Jean-Philippe followed in the footsteps of his dad by joining CQS, the $13bn multi-strategy hedge fund set up by Sir Michael Hintze, as an analyst on its European banks and insurers credit fund in March 2015.

He left around two years later and landed at Mitheridge Capital Management, which manages real estate investments for institutional investors and family offices, as an investment associate.

Eight months later and he’s back on the market, according to his LinkedIn profile. Having left the firm in February, he’s yet to secure a new role.

He could be about to jump into a hot new area, however. Again, his profile suggests that he’s currently on ‘Data Science Immersive’, a 12-week data science course at coding bootcamp General Assembly, which claims to offer both practical training and career help.

Maybe a change could be on the cards for Princeton economics graduate, Jean-Philippe, or perhaps he’s just getting in on the emerging trend of hedge funds demanding that their employees possess both quantitative and traditional investment skills.

His father, Philippe Jabre is a high profile hedge fund manager who is currently chief investment officer of his own hedge fund, Jabre Capital Partners in Geneva. Before this, he was a managing director at GLG Partners.

Following in the footsteps of a legendary finance figure is not easy, but it can certainly open doors.

Alex Blankfein, Harvard MBA and oldest son of Goldman Sachs CEO Lloyd Blankfein, joined Goldman Sachs in cross asset sales before switching to consultancy Bain & Co and then quietly moving to Carlyle Group late last year.
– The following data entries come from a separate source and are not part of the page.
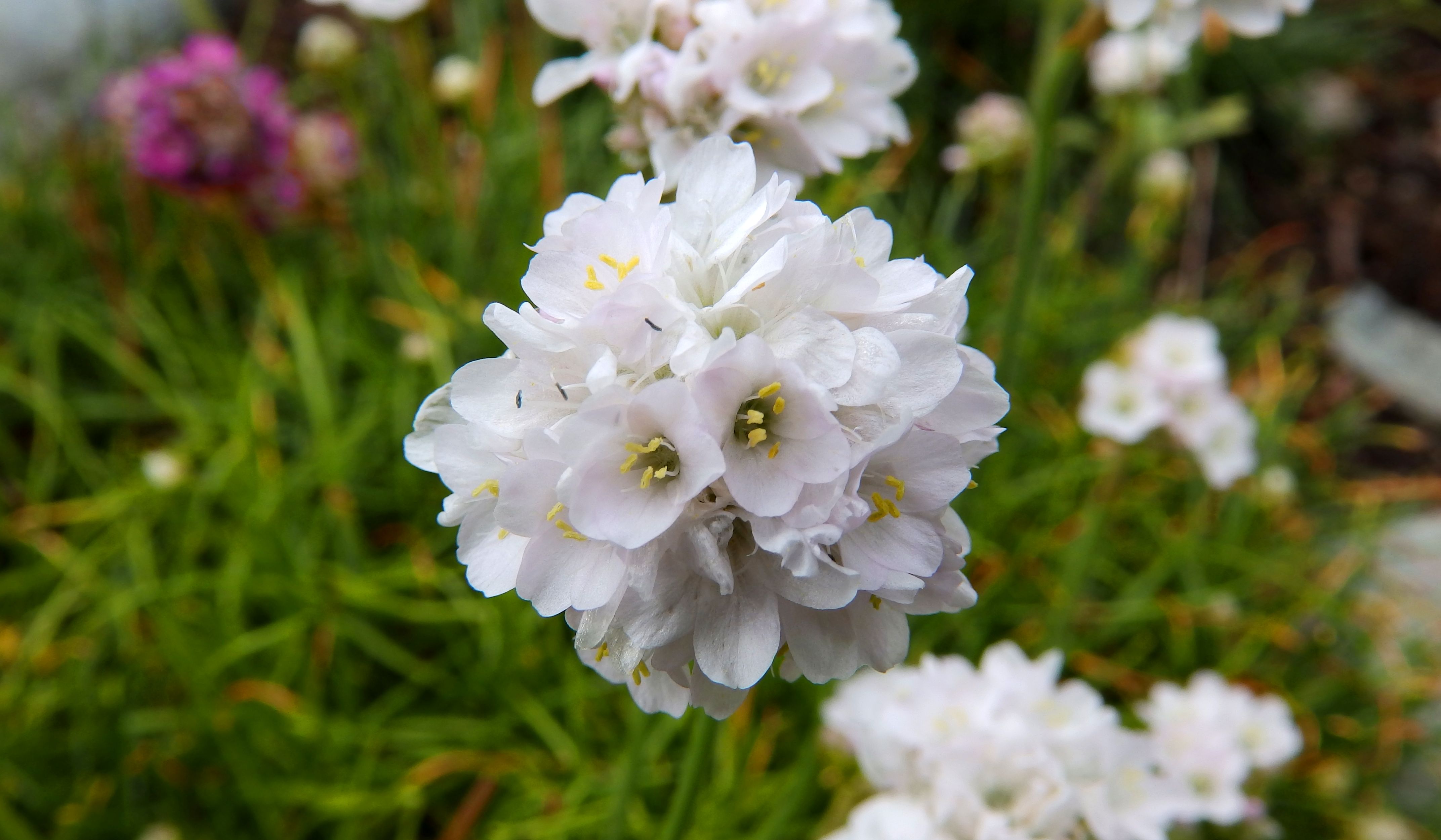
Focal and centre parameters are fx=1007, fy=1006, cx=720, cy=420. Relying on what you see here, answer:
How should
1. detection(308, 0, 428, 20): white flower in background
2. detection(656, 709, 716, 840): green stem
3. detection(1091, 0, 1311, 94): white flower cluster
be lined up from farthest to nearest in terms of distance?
detection(308, 0, 428, 20): white flower in background, detection(1091, 0, 1311, 94): white flower cluster, detection(656, 709, 716, 840): green stem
Lloyd is close to David Rubenstein, Carlyle’s founder, which may have greased the wheels for his entrance into the notoriously competitive world of PE.

Louis Dillon Ingraham Bacon, son of Moore Capital founder Louis Bacon, also joined Goldman Sachs last year. Giacomo Draghi, son of European Central Bank president Mario, spent 13 years working in interest rates trading at Morgan Stanley before leaving in February to join hedge fund LMR Partners.